Мы вышли в коридор, где в стеклянных шкафчиках выстроились рядами аккуратно пришпиленные булавками насекомые. В одном была коллекция тараканов, от очень маленького до очень большого; на мой взгляд, всех их отловили в нашей гостинице. Самый первый, совсем крохотуля, видимо, только родился, зато последний, размером с большой палец руки, вероятно, подарил жизнь целому племени, ныне красующемуся в музейной экспозиции.
— Как так получается, — спросил я Рору, — мы уже столько времени путешествуем, а ты ни разу не поговорил со своей сестрой?
— С чего ты решил, что я ей не звонил?
— Значит, звонил?
— Да, звонил.
— А почему мне не сказал?
— Я много чего тебе не говорю, хватило бы на целую книгу.
— И все-таки почему ты никогда не рассказываешь про сестру?

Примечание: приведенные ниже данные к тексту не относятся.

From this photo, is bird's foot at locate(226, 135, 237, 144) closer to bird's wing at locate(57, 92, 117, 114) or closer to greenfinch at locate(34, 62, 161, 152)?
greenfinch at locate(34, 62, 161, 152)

— Хвалиться особо нечем, ей не повезло в жизни. Кому это интересно?
— А что случилось с твоими родителями? Погибли в автокатастрофе?
— Они ехали в автобусе, который свалился с обрыва в Неретву. Когда ты наконец заткнешься?
— Тебе сколько тогда было?
— Шесть.
— Ты их помнишь?
— Конечно, я их помню.
— Какие они были?
— Такие же, как все родители. Мама баловала нас вкусненьким. Отец любил нас фотографировать. Заткнись, а?
В последнем зале находились экспонаты якобы восемнадцатого века: множество деревянных растрескавшихся ложек и мисок; обручи, цепи, топорики, непонятного назначения инструменты, смахивающие на орудия пыток; гобелен с изображением уединенного луга на закате, темнота уже поглотила кроны деревьев; и в довершение, в самом углу зала — стеклянная витрина с чучелами птиц. В центре экспозиции красовался орел, держащий в когтях кролика и расправивший могучие крылья над беззаботными утками и еще какими-то безымянными пернатыми. Он грозно смотрел на посетителей навечно остекленевшими глазами. Интересно, эти чучела и вправду были изготовлены в восемнадцатом веке? Или какой-нибудь доморощенный философ, хранитель местных преданий, выставил их как напоминание, что смерть безвременна и неизбежна, в каком бы веке ты ни жил?